> **EXERCISE INSTRUCTIONS**: Can you give every line from the one containing "What amount of" down through the end of the rows below as a numbered list, skipping blank lines and leaving out any pictures?

[Begin GIVEN DATA]

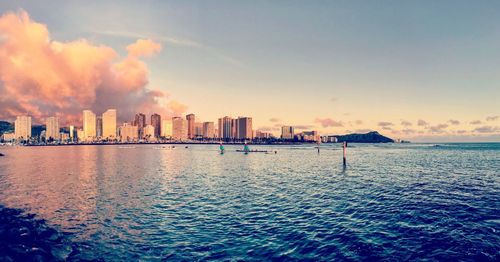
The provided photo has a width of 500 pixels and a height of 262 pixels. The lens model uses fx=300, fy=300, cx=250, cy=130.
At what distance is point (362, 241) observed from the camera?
22844 millimetres

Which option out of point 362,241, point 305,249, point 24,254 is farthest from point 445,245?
point 24,254

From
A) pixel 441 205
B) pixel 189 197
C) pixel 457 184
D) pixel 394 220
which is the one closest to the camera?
pixel 394 220

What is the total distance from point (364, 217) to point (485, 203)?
1858cm

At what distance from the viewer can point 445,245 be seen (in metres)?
22.2

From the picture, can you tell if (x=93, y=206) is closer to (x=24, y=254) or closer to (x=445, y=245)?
(x=24, y=254)

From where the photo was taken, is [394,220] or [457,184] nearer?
[394,220]

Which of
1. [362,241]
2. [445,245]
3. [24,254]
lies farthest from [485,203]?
[24,254]

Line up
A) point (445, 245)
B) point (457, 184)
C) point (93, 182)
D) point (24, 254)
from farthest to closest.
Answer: point (93, 182) < point (457, 184) < point (445, 245) < point (24, 254)

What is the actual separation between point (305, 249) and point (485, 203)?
96.0ft

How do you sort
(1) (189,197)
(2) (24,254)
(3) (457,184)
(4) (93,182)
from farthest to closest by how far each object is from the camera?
A: (4) (93,182) → (3) (457,184) → (1) (189,197) → (2) (24,254)

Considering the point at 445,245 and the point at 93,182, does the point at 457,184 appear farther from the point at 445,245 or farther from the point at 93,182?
the point at 93,182

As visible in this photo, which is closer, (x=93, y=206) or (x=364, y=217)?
(x=364, y=217)

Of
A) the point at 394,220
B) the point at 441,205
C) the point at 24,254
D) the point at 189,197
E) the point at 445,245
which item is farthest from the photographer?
the point at 189,197

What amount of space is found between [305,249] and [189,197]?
23921 mm
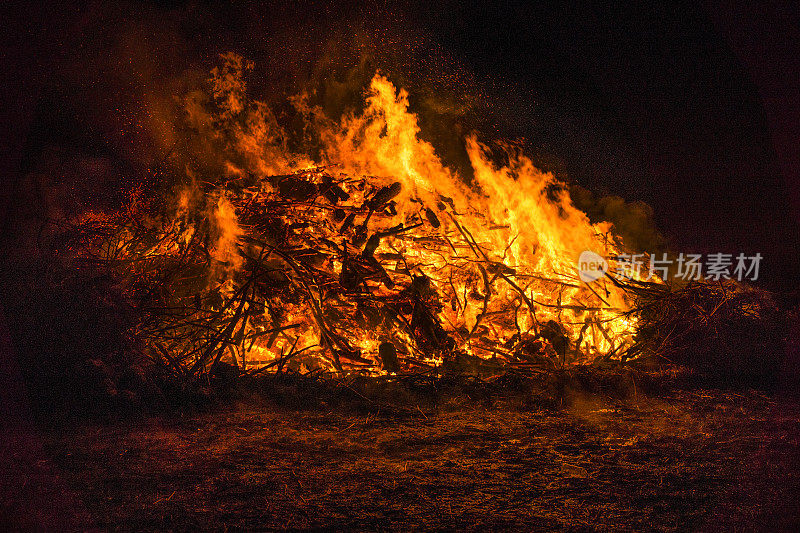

[End GIVEN DATA]

> **REPLY TO THE EXERCISE**:
1. What amount of space is found between [305,249] and [189,197]?
2. 23921 mm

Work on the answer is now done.